By Bethany Hengsbach

An often-overlooked provision in the financial reform legislation now before Congress would allow employee whistleblowers to receive a reward of up to 30% of the fines collected by the U.S. Securities and Exchange Commission (“SEC”) and the U.S. Department of Justice (“DOJ”) from corporations who violate the Foreign Corrupt Practices Act (“FCPA”). We have reported in this blog on several occasions the increase in FCPA enforcement by the government in recent years. The passage of a bill containing this proposed whistleblower provision could lead to even more government enforcement, as well as multi-million dollar awards to whistleblowers.

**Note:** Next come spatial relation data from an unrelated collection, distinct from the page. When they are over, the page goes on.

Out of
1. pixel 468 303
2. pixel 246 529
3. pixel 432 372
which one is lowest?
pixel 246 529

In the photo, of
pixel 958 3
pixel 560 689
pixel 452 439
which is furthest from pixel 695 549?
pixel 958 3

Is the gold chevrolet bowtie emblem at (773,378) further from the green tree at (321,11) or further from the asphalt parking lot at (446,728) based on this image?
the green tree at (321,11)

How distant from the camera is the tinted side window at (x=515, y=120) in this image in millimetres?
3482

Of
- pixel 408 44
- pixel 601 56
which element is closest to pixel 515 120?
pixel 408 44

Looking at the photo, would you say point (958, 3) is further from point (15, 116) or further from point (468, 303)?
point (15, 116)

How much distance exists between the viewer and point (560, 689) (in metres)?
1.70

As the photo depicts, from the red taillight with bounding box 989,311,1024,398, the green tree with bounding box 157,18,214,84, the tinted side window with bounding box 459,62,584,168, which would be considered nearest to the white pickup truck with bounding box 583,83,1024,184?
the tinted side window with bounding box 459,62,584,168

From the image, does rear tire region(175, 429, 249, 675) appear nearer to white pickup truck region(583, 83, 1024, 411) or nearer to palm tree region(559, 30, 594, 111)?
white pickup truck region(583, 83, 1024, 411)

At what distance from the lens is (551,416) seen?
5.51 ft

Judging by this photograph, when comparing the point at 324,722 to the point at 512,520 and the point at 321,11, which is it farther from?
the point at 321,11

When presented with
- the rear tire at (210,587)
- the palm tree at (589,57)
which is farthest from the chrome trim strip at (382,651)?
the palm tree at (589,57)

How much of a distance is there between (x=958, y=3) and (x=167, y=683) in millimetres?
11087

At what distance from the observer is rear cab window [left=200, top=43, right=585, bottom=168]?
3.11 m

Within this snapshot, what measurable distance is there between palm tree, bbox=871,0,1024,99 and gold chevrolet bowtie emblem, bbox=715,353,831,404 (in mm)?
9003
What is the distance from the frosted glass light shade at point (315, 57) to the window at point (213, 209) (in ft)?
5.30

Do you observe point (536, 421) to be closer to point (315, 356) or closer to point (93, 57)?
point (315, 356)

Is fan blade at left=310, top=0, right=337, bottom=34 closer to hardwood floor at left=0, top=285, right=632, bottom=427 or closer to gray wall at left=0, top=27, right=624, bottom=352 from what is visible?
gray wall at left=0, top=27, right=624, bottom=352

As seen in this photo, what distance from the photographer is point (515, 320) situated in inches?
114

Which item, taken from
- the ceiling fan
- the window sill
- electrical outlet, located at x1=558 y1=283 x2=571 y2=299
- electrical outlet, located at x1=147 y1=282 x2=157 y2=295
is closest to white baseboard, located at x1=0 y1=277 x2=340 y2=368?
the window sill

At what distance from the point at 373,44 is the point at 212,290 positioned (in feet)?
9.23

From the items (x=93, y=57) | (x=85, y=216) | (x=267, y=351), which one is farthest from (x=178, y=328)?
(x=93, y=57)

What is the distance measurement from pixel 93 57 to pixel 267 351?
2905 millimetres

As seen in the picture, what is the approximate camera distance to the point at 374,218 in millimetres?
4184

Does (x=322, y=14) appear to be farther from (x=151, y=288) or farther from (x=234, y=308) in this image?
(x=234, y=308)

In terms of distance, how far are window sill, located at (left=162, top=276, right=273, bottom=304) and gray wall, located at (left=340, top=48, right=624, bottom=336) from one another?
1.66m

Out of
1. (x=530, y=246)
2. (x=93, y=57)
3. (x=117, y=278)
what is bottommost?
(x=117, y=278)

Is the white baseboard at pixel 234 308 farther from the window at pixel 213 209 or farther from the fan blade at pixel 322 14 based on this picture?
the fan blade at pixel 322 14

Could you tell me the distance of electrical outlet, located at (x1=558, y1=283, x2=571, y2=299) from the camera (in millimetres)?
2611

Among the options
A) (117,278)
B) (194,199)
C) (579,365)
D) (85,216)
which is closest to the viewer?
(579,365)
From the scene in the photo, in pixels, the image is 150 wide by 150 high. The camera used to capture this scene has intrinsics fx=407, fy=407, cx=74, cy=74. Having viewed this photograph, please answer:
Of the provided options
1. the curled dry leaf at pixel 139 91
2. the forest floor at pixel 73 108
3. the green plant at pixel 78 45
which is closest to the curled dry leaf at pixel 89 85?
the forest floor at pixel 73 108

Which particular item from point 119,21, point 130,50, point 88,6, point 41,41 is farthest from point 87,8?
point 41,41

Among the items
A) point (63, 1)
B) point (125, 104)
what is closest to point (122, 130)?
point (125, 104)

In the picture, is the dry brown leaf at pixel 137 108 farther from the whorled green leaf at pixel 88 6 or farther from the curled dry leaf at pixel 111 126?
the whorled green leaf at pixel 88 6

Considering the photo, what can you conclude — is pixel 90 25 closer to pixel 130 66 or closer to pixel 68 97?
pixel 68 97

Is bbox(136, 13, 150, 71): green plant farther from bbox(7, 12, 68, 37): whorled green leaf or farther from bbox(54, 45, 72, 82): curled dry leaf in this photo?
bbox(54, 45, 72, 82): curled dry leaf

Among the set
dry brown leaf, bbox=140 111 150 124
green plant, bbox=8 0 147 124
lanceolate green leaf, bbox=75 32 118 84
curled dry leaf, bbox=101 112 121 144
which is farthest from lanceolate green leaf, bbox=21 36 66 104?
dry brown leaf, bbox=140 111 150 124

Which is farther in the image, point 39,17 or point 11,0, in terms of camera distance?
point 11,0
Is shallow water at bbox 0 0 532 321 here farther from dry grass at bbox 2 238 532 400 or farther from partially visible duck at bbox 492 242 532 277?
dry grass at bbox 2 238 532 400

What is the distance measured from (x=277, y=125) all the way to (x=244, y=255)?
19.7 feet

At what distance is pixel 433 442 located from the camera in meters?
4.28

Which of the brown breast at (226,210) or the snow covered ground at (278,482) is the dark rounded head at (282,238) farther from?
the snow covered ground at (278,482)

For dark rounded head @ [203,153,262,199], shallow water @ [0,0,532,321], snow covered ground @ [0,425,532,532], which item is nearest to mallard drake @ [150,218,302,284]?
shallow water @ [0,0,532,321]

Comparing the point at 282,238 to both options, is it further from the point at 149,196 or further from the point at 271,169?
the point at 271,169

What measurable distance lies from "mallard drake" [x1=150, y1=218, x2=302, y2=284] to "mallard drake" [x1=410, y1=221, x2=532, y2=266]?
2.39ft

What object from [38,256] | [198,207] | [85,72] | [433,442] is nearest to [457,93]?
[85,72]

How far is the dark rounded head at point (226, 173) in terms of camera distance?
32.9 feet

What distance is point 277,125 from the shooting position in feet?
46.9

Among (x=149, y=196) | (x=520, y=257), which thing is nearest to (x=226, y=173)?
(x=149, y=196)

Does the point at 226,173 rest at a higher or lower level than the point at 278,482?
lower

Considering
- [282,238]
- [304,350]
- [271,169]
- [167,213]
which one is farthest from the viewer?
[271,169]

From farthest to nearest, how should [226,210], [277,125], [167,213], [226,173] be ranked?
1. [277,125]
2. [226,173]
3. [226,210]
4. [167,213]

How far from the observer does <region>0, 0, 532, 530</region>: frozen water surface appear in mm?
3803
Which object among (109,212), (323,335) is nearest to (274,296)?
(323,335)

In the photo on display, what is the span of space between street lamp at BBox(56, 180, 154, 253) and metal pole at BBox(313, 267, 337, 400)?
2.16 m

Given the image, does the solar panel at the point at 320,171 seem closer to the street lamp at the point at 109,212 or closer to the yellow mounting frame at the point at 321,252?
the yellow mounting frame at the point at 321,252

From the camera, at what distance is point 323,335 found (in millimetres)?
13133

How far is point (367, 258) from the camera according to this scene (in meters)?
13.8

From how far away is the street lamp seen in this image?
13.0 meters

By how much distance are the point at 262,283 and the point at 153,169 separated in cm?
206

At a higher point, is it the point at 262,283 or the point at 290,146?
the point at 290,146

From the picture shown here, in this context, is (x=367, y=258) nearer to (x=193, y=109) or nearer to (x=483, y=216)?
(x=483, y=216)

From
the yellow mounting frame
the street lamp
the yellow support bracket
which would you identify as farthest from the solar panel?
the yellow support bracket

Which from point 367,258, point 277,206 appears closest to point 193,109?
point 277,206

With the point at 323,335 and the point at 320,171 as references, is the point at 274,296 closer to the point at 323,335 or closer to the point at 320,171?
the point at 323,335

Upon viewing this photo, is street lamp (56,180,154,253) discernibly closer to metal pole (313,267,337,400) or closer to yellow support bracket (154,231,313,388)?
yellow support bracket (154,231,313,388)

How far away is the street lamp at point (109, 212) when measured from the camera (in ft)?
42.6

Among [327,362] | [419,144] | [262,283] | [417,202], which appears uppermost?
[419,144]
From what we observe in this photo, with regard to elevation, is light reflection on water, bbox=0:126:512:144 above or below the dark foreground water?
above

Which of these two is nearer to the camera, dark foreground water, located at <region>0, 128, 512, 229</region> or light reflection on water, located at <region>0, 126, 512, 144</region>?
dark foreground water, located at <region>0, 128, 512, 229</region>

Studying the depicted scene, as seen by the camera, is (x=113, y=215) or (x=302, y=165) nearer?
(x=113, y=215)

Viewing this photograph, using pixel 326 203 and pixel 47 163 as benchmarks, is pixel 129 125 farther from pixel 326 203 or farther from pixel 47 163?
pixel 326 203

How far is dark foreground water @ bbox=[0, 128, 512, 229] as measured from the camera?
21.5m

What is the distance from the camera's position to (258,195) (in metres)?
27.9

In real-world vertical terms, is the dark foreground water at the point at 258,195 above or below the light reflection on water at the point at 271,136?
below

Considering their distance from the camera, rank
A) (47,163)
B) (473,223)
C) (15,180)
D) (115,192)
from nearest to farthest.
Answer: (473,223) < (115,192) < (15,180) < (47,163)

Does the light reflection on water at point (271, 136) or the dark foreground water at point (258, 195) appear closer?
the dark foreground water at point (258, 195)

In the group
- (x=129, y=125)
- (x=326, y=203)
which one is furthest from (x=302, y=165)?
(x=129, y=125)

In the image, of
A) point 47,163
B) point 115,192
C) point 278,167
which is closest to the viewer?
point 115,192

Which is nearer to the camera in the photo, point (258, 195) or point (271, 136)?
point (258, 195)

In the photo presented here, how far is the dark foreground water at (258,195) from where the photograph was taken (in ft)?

The legislation would require the SEC to award whistleblowers a percentage of the fines collected by the government in exchange for providing the SEC with “original information” regarding violations of the securities laws, including books and records violations under the FCPA. The proposed provision also extends the reward to actions taken by other prosecuting agencies based on the reported information, and thus would apply to actions initiated by the DOJ and foreign law enforcement agencies. “Original information” would be limited to information independently known to the whistleblower and not already known by the government or derived from material uncovered in existing investigations. The information must lead to a successful enforcement action or judicial proceeding as well as a recovery from the corporation. The Senate and House bills differ somewhat – for example, the Senate version includes a 10% minimum and 30% maximum award, while the House version provides for a 30% maximum but no minimum. However, it seems increasingly likely that some compromise version of the provision will be incorporated and approved by Congress.

If the False Claims Act and the tax whistleblower provisions contained in section 7623 of the Internal Revenue Code are any guide, this proposed provision could lead to a cottage industry in which plaintiffs’ law firms gladly jump at the chance to represent potential whistleblowers, guiding them through the process of turning over information to the SEC in the hopes of securing a lucrative reward once sanctions are brought against the corporation. At least theoretically, a whistleblower could come into a huge windfall based on the proposed formula. For example, if a whistleblower had been eligible for a 30% reward in the case of Siemens AG, which paid a grand total of $1.6 billion in monetary sanctions to the SEC, DOJ and the German government in 2008, the whistleblower would have been awarded $496 million.

While whistleblower provisions are nothing new, this proposed provision is particularly striking given the way in which FCPA allegations made by the government are typically resolved. Because the doctrine of respondeat superior makes corporations vicariously liable for crimes committed by employees at any level acting within the scope of their employment, corporate defendants find it increasingly difficult to defend themselves against allegations of FCPA-related misconduct. It is often more cost-effective, and more predictable, to settle an FCPA enforcement action, even though settled actions do not necessarily represent a triumph of the government’s position. Given this construct, the proposed provision could reward a whistleblower for uncovering conduct that may not have even violated the statute. To make matters worse, employees would be incentivized to work in secret, building a case against the corporation from the inside.

The proposed legislation must be analyzed in context. It comes amid a rash of staggering fines against corporations for FCPA violations, and prison terms for individuals guilty of violating the statute. A quick recap is instructive. The government has collected $1.2 billion in FCPA sanctions in just the first few months of 2010, after collecting $627 million in 2009. In March 2010 alone, BAE Systems, Innospec and Daimler AG announced sanctions of $400 million, $25.3 million, and $185 million, respectively. In January, 2010 the government charged 22 individuals with FCPA violations as part of a sting operation that spanned nearly two years, and relied heavily on the involvement of the FBI, as well as foreign law enforcement agencies. In April, 2010, a federal judge in Virginia handed down a prison sentence of 87 months for an FCPA violation, the longest-ever in FCPA history. The DOJ is said to currently have over 140 open FCPA investigations, including recent investigations reported by Avon and Hewlett Packard. Five companies announced possible FCPA settlements in the first quarter of 2010, including ABB (reserve of $850 million) and Alcatel-Lucent (reserve of $137.4 million).

Particularly against this backdrop, the proposed whistleblower provision underscores the need for corporations to implement and maintain rigorous FCPA compliance programs and a quick and thorough response to allegations of FCPA-related misconduct. If the whistleblower provision becomes law, the decision whether and when to self-report FCPA violations will become ever more complicated, and will add a new wrinkle to an already dangerous landscape.